▶ _Work required_
Everything from the line containing "What is the distance pixel" down to the last line of the entries below must be transcribed exactly, and nothing else.

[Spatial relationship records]
• • •
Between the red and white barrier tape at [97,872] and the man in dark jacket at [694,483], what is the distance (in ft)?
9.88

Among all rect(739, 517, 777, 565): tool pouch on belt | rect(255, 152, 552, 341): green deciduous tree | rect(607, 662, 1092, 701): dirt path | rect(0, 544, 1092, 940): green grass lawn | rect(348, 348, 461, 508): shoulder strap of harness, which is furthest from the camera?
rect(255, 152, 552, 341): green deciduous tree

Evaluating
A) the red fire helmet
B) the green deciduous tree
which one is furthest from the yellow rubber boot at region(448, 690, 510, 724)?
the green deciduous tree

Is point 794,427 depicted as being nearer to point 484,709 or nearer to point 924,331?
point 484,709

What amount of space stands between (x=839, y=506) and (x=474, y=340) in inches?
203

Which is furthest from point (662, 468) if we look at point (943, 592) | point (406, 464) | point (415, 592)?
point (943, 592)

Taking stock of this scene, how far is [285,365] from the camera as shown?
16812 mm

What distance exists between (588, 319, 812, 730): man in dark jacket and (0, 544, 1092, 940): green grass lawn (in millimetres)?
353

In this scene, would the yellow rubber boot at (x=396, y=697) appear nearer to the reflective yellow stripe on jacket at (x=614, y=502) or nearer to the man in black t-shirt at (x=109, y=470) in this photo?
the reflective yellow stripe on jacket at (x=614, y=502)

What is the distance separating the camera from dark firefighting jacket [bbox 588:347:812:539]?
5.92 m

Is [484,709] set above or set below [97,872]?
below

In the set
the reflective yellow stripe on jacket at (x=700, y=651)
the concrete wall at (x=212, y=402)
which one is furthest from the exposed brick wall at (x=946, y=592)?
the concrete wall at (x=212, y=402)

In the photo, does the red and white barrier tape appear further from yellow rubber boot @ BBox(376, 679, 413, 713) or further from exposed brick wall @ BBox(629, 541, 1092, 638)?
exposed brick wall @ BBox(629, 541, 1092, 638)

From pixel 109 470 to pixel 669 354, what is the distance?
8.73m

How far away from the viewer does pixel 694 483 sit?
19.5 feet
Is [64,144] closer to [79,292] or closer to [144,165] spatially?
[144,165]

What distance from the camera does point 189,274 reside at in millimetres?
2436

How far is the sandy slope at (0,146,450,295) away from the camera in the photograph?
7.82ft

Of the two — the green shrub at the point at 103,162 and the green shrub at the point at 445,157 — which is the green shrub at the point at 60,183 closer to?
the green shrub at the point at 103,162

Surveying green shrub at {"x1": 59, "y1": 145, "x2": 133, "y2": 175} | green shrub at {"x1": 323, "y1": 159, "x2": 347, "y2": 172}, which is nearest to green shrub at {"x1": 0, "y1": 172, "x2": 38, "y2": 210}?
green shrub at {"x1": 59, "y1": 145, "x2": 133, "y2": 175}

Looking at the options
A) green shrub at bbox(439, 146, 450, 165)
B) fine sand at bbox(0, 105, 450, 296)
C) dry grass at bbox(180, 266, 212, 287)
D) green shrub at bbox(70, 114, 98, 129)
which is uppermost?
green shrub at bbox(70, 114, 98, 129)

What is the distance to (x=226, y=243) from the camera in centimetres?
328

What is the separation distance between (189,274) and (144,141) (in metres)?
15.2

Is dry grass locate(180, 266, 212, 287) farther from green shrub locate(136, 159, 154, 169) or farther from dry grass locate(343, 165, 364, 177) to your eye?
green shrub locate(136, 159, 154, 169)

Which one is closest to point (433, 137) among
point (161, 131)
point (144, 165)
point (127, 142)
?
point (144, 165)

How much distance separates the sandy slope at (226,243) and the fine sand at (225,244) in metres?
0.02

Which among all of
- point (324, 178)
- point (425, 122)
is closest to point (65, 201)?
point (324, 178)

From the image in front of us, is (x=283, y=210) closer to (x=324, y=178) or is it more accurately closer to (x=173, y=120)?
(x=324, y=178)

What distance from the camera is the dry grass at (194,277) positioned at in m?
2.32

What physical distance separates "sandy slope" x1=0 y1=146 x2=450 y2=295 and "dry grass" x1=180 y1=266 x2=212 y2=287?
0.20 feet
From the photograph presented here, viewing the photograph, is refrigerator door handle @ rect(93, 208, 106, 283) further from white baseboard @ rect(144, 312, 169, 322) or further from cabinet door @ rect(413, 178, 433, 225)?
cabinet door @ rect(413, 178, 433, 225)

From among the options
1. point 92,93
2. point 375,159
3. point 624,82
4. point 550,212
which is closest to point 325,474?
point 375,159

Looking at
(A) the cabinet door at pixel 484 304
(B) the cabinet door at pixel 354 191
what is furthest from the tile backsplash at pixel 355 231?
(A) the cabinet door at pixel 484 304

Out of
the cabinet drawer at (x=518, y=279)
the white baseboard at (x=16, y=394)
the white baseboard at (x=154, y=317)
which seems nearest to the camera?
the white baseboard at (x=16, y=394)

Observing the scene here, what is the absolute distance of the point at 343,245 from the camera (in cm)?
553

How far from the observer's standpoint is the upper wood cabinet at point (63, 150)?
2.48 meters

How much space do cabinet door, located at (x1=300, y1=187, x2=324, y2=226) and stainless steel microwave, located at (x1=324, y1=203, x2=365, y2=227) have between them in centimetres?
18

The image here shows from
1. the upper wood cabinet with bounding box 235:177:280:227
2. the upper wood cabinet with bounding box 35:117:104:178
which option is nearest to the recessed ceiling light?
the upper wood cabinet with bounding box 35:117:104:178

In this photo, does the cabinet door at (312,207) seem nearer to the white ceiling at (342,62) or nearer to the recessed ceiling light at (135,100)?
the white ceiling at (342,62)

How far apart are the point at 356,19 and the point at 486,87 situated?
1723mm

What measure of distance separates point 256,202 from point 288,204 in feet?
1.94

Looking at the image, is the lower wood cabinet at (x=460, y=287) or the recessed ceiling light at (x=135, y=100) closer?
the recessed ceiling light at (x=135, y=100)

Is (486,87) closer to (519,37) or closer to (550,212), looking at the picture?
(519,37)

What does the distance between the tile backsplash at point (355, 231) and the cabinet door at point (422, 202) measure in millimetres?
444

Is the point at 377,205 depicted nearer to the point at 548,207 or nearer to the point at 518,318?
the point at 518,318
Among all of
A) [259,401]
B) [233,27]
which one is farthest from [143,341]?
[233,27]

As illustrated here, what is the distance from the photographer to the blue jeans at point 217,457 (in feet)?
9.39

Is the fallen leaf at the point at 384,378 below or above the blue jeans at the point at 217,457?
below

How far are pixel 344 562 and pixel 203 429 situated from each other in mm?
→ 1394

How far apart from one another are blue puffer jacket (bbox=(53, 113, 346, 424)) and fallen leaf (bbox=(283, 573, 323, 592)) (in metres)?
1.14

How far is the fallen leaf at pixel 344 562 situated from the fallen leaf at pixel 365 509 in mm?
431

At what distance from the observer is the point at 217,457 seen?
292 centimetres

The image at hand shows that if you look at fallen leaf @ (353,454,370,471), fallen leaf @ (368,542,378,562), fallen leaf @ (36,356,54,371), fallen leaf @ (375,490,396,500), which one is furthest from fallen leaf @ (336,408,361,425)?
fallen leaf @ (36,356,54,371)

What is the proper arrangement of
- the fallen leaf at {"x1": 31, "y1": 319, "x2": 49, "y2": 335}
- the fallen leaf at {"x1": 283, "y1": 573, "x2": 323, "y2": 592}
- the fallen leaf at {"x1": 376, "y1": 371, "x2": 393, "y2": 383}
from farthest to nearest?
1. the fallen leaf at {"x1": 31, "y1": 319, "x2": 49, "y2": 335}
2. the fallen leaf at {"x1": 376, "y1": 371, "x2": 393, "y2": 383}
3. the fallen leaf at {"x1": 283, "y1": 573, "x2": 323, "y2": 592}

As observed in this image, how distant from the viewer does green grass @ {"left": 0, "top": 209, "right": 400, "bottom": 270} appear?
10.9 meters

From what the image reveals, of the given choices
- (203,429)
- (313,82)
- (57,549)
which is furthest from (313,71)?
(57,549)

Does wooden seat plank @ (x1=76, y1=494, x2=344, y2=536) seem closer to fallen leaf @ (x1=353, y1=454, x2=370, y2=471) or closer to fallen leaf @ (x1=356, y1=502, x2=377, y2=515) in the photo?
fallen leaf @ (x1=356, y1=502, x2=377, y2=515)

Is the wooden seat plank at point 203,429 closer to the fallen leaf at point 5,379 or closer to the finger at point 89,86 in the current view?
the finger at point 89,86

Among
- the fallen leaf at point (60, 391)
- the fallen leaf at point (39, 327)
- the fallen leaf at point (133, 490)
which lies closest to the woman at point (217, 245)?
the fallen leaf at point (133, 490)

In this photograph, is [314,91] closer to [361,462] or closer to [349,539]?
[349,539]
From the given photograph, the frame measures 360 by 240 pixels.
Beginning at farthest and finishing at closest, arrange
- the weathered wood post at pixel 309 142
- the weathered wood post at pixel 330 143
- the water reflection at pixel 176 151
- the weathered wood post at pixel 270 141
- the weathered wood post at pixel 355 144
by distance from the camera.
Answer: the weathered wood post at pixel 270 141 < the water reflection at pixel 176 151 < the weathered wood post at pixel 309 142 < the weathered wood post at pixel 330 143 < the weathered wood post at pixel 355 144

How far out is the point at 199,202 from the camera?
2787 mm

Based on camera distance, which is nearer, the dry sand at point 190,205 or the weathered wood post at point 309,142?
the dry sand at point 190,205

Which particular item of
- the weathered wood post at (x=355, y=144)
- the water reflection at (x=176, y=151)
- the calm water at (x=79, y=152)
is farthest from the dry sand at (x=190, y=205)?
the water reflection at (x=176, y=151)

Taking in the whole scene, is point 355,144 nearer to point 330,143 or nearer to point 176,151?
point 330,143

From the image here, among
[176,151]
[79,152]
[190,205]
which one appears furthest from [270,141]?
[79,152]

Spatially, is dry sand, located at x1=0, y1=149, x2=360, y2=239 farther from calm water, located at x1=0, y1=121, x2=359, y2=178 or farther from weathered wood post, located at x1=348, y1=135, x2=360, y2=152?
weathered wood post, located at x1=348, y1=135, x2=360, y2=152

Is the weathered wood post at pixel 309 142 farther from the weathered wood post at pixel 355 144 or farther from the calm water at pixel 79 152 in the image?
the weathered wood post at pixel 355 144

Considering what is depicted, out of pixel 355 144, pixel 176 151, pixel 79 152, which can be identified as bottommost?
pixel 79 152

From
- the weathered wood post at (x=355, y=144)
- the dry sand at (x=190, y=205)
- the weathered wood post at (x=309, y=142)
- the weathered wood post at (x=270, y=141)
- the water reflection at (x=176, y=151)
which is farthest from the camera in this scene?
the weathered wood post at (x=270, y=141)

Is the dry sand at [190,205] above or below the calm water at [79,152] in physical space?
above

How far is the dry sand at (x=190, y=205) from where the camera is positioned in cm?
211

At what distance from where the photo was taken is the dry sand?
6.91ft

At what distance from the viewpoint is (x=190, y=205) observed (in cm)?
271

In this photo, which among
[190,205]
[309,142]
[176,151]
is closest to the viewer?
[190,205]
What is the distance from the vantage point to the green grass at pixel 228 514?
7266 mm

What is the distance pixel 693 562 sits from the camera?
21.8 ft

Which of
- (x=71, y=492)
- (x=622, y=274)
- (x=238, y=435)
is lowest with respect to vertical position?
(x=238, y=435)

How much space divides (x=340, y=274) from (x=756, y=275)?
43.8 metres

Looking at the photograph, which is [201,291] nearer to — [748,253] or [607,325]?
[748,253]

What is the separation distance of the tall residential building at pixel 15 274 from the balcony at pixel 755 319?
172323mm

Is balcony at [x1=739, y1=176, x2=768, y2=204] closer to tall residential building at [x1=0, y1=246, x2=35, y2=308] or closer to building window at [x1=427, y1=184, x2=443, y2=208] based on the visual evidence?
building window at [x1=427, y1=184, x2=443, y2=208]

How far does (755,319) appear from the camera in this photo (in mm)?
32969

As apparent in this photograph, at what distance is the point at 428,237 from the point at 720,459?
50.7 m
• • •
▶ _Exercise response_
What is the distance pixel 693 562 sits from the camera?
21.8 ft

Which of
- (x=71, y=492)
- (x=622, y=274)
- (x=238, y=435)
is lowest with respect to vertical position?
(x=238, y=435)

How much space divides (x=340, y=274) from (x=756, y=275)?
43.8 metres

Looking at the photograph, which is [201,291] nearer to — [748,253] or [607,325]?
[748,253]

What is the separation distance of the tall residential building at pixel 15 274 from the balcony at pixel 755 319?
172323mm

Is balcony at [x1=739, y1=176, x2=768, y2=204] closer to tall residential building at [x1=0, y1=246, x2=35, y2=308] or closer to building window at [x1=427, y1=184, x2=443, y2=208] based on the visual evidence?
building window at [x1=427, y1=184, x2=443, y2=208]

How far does (755,319) appear from the camera in this photo (in mm)?
32969

As apparent in this photograph, at what distance is the point at 428,237 from the point at 720,459?
50.7 m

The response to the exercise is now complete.